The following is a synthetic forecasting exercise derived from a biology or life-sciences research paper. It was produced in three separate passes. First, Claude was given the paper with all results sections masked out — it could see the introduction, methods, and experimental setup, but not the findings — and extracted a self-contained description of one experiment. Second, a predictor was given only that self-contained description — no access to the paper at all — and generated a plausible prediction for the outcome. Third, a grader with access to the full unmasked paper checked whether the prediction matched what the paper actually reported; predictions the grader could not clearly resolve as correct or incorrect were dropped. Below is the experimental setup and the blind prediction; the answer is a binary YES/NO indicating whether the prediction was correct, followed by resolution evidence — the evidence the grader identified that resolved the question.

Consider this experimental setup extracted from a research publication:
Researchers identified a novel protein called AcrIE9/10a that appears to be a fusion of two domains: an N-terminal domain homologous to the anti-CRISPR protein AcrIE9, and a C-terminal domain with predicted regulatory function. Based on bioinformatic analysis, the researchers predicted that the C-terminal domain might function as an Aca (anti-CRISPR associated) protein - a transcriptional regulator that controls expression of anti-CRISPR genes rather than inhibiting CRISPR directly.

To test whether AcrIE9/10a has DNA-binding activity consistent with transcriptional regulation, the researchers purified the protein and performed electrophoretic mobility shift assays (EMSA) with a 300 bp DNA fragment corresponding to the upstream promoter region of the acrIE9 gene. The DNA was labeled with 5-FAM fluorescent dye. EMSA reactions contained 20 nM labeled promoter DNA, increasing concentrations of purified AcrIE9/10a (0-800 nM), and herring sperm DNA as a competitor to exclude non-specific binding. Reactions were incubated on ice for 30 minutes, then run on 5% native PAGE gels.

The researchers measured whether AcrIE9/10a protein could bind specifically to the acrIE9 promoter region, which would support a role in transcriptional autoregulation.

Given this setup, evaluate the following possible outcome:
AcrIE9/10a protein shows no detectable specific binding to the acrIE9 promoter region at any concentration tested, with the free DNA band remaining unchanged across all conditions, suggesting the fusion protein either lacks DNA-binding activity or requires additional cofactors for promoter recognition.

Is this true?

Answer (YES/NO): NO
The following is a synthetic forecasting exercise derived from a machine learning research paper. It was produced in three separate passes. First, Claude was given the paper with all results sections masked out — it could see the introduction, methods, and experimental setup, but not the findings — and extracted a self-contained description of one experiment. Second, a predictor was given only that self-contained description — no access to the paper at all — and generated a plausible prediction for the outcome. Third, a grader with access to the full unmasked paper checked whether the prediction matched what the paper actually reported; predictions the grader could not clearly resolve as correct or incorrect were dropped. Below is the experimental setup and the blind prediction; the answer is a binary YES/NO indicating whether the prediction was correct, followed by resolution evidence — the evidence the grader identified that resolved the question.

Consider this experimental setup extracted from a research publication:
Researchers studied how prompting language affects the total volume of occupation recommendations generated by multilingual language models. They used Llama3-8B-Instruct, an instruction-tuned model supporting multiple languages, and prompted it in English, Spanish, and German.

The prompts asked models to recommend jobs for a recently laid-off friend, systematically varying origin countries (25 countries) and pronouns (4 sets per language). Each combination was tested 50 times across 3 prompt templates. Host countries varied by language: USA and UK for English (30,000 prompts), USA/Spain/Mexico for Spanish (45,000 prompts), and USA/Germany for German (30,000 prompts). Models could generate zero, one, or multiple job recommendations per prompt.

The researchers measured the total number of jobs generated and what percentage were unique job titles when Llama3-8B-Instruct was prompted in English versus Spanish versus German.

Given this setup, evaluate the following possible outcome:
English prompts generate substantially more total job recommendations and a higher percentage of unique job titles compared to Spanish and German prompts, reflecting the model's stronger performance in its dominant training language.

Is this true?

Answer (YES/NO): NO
──────────────────────────────
• **DIRECTIONS**
From the material above, copy every line where the word "tested" is found.

• **SOLUTION FOR THIS EXERCISE**
AcrIE9/10a protein shows no detectable specific binding to the acrIE9 promoter region at any concentration tested, with the free DNA band remaining unchanged across all conditions, suggesting the fusion protein either lacks DNA-binding activity or requires additional cofactors for promoter recognition.
The prompts asked models to recommend jobs for a recently laid-off friend, systematically varying origin countries (25 countries) and pronouns (4 sets per language). Each combination was tested 50 times across 3 prompt templates. Host countries varied by language: USA and UK for English (30,000 prompts), USA/Spain/Mexico for Spanish (45,000 prompts), and USA/Germany for German (30,000 prompts). Models could generate zero, one, or multiple job recommendations per prompt.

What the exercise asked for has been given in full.